I often lean to the side of being a ‘right fighter’. When do you compromise for the greater good? When will the progress our negotiators have made be enough? Who advocates for those without voice? My students are crammed into classes of 37 and we don’t have a librarian to tend to our school’s library. We don’t have a dedicated nurse or social worker at my school. Am I not supposed to do something about that with the voice I have or should I just stay quiet? I often see the pinking of October for corporate financial gain and know those who are struggling with metastatic breast cancer whose voices and concerns aren’t shared. Should I just stay quiet and not fuss?

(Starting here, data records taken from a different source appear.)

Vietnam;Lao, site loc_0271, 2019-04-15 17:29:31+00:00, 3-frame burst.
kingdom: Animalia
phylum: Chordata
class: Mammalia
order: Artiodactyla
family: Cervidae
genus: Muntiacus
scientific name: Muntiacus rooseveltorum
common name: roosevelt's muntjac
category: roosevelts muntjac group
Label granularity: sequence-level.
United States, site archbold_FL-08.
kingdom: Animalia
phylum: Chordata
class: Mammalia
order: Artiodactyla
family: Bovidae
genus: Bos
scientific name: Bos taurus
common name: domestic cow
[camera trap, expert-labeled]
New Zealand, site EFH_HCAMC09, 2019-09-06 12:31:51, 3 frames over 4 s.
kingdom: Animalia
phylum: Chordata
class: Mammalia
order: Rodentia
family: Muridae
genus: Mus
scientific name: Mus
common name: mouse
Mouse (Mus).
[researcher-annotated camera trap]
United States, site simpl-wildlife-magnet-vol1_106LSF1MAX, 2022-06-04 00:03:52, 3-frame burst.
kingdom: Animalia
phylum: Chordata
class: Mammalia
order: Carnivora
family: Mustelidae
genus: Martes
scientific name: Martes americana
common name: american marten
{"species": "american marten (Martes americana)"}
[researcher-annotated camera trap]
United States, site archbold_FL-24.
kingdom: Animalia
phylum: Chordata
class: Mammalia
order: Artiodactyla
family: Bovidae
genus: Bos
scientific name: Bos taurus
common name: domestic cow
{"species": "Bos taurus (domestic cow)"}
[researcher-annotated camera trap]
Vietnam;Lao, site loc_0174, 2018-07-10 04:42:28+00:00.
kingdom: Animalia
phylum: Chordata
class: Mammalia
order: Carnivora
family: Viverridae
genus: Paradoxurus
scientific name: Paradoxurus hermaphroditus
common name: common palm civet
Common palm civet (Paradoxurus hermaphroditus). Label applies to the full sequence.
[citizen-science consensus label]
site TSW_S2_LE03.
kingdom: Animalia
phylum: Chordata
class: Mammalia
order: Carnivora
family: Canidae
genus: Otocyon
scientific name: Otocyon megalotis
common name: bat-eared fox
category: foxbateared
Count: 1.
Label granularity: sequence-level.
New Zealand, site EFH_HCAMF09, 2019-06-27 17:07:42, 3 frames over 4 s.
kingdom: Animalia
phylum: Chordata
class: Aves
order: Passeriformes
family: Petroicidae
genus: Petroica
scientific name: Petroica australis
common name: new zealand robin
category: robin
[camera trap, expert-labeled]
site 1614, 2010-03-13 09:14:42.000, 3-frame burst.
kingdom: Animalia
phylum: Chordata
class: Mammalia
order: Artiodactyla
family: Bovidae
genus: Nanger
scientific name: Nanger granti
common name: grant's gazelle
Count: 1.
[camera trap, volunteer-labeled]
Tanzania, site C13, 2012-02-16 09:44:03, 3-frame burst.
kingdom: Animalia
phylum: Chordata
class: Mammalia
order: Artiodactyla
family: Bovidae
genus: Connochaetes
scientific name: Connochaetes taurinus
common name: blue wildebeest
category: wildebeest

But I also didn’t realize that there is a bit of a silver lining in all of this. I didn’t recognize the solidarity and connectedness I would find striking, like I didn’t expect to find the special relationships I have been so lucky to build within the cancer community (the blogosphere and Recovery on Water community quickly come to mind :-)). I didn’t realize how key my support network would be during the strike, just like I didn’t realize how important that support would be when I was diagnosed. Community building is what it is all about, folks! From walking the line by our schools each day with my new colleagues, marching throughout Chicago and reconnecting with former colleagues (including my sister-in-law! :-)), or getting support from my social media network as well as strangers, is so similar to my experiences these first 8 years being an active participant in the cancer community.
Let’s hope this current strike doesn’t last much longer!
And if you happen to wear red, think of us here in Chicago, and support your local teachers.